Even before the purchase of BMG Music Publishing was greenlighted by the European Commission, the year was already starting to shape up positively for Universal's publishing executives.

After slumping to its worst annual market share showing to date in 2006, Paul Connolly's team bounced back in style to capture 22.3% on the combined rankings for quarter one 2007, a share some two-thirds better than it managed during the previous quarter when a poor close to 2006 condemned it to fourth place behind EMI, Sony/ATV and Warner/Chappell.

But, as Universal rode to its highest share yet, EMI Publishing was itself challenging some of its best performances of the past. Its 28.2% share for the quarter was the company's highest such score since the third quarter of 2004, while on albums the clock had to be turned back even further to find a time when it claimed a bigger share of the market. In quarter one, it grabbed an albums share of 33.3%, its best performance in the sector for exactly nine years, when the likes of The Verve's Urban Hymns sent its score racing to 35.6%.

For EMI, the albums market was particularly memorable in these three months, with a run that included more than 95% of Amy Winehouse's Back To Black, which sold nearly 468,000 units to finish as the period's biggest seller, while it handled more than one-third of Take That's runner-up Beautiful World, had exclusive control of The Fratellis' Costello Music (eighth biggest seller of the quarter) and Bloc Party's A Weekend In The City (18th biggest seller), most of Norah Jones' Not Too Late (14th) and nearly half of Nelly Furtado's Loose (ninth).

Of course, it is hard not to look at these figures and weigh up how EMI and Universal would have fared against one another had Universal's merger with BMG Publishing already been approved. But answering that is a far more complicated procedure than simply adding together Universal and BMG's scores and comparing the result with EMI's showing.

• _STORED DATA_
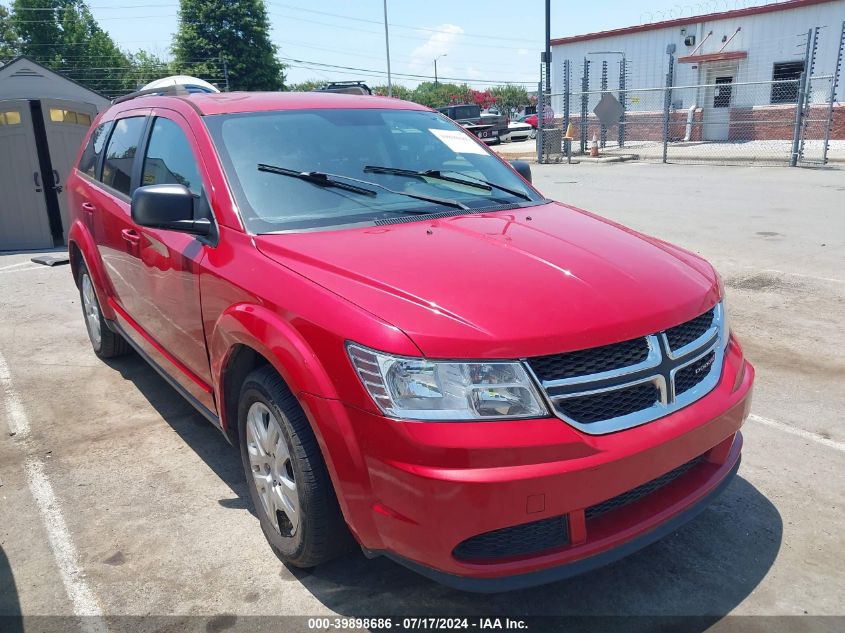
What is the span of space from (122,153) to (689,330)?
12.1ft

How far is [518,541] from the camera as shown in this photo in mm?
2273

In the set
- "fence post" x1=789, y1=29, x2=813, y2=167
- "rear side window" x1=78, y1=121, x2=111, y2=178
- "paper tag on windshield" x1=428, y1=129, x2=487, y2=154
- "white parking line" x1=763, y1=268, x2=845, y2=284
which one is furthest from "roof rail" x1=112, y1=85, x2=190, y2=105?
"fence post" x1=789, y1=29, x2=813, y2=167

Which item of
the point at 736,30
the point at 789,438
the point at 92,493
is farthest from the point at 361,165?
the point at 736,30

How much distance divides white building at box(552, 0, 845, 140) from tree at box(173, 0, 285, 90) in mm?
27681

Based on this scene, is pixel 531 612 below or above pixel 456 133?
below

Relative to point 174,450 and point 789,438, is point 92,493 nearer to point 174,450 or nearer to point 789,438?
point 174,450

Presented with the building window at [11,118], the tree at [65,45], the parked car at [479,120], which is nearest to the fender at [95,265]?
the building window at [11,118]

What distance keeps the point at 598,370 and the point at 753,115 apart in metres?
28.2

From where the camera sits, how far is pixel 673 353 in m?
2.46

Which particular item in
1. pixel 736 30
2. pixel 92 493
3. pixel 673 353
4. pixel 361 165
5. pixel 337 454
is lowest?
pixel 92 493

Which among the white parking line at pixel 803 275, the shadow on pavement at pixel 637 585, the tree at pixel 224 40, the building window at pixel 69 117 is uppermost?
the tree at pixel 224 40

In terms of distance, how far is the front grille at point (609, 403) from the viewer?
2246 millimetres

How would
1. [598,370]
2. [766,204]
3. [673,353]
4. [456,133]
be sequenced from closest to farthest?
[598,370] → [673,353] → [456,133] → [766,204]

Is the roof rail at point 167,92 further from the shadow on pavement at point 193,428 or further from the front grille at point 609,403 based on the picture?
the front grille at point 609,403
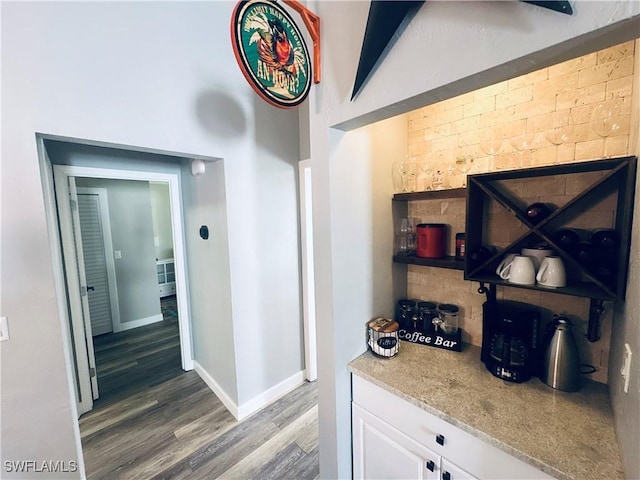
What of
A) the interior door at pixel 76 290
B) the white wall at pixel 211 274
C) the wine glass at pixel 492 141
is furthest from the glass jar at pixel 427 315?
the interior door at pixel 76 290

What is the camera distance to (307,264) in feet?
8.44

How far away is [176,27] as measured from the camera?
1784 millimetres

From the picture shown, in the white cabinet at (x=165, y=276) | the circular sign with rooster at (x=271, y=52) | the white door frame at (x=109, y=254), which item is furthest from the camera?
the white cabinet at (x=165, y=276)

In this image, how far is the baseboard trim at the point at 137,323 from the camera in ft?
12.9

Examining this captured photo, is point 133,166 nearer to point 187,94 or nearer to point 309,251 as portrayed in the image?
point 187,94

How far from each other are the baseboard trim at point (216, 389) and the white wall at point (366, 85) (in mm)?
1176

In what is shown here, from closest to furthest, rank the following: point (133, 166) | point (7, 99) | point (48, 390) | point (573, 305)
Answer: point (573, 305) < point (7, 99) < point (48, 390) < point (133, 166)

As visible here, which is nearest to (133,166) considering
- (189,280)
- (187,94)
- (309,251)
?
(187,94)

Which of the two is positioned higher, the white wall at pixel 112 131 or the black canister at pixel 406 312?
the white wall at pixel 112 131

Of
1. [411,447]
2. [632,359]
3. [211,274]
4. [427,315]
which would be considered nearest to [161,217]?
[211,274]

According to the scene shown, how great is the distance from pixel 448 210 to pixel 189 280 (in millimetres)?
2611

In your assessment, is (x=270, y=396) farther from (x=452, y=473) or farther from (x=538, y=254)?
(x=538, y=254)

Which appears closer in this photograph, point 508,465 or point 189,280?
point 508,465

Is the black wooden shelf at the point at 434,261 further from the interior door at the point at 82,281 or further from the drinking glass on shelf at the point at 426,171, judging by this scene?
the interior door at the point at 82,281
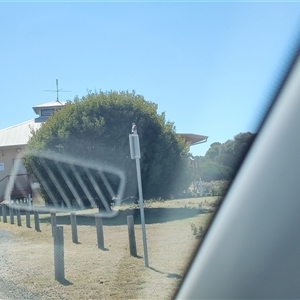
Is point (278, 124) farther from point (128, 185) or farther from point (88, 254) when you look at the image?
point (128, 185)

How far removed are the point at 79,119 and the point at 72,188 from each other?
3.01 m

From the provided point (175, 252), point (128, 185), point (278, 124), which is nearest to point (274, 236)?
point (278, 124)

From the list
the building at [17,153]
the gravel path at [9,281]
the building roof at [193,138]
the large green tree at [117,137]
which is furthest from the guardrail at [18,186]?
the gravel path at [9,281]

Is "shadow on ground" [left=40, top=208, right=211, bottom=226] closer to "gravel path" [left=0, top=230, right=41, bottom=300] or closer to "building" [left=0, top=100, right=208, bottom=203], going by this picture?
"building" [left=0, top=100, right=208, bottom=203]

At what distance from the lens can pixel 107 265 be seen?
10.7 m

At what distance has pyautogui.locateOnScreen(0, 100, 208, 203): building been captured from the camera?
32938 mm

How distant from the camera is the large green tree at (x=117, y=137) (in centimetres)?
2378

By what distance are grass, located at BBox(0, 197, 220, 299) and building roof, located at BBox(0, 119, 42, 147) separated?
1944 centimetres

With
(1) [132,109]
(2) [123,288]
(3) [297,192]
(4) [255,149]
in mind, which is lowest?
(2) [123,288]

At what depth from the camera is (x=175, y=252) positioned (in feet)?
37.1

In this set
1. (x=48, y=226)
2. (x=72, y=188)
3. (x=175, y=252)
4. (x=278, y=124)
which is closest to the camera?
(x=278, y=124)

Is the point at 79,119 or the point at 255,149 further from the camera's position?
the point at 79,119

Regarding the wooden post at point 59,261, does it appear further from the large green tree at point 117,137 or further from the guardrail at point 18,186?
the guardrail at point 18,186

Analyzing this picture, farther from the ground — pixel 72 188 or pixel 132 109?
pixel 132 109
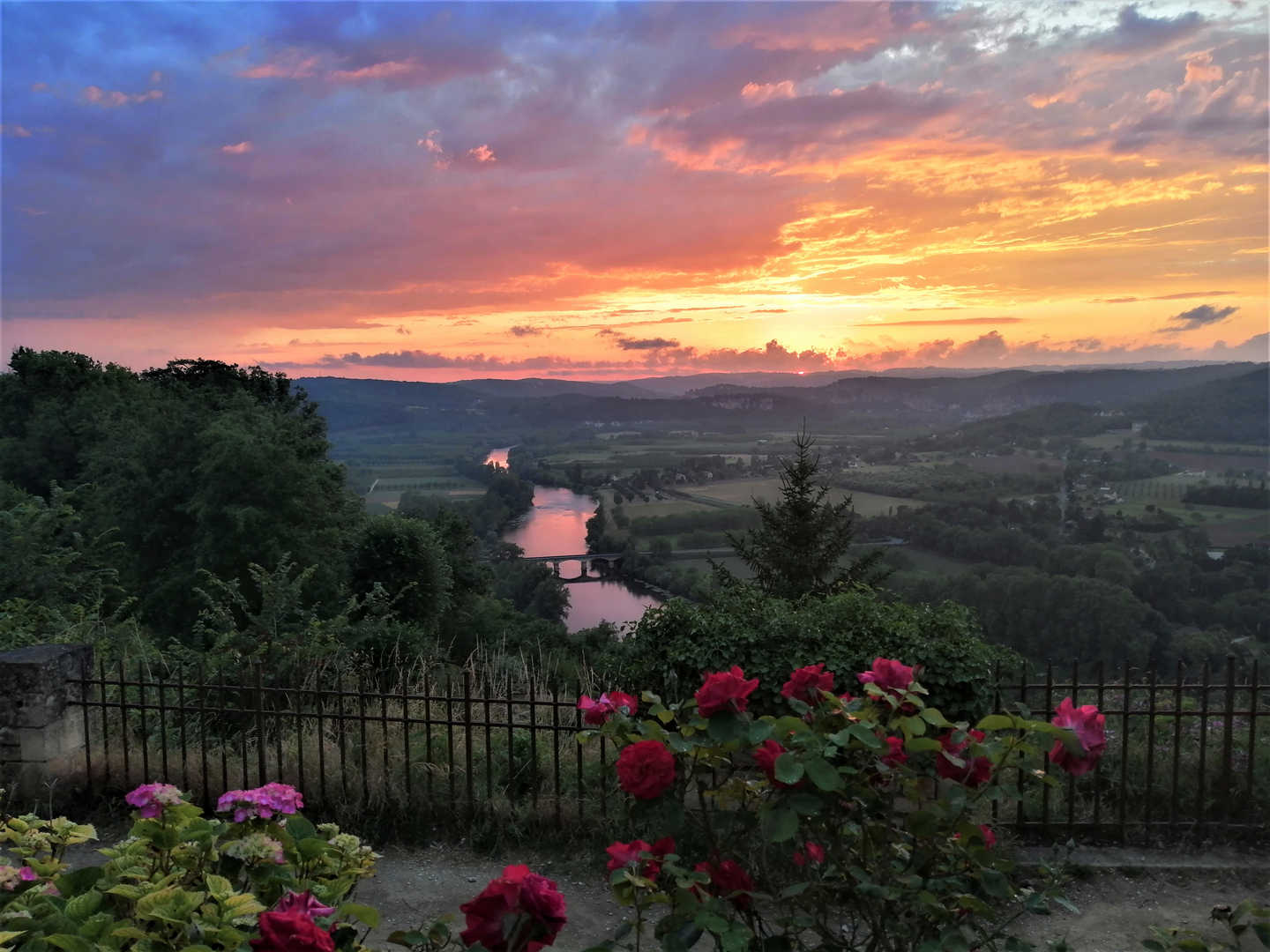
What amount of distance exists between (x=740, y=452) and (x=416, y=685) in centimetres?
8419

• _GOAL_
Quote the passage on music publishing market shares word for word, from "Even before the" to "Universal's publishing executives.".

• _ANSWER TO THE PROBLEM_
Even before the purchase of BMG Music Publishing was greenlighted by the European Commission, the year was already starting to shape up positively for Universal's publishing executives.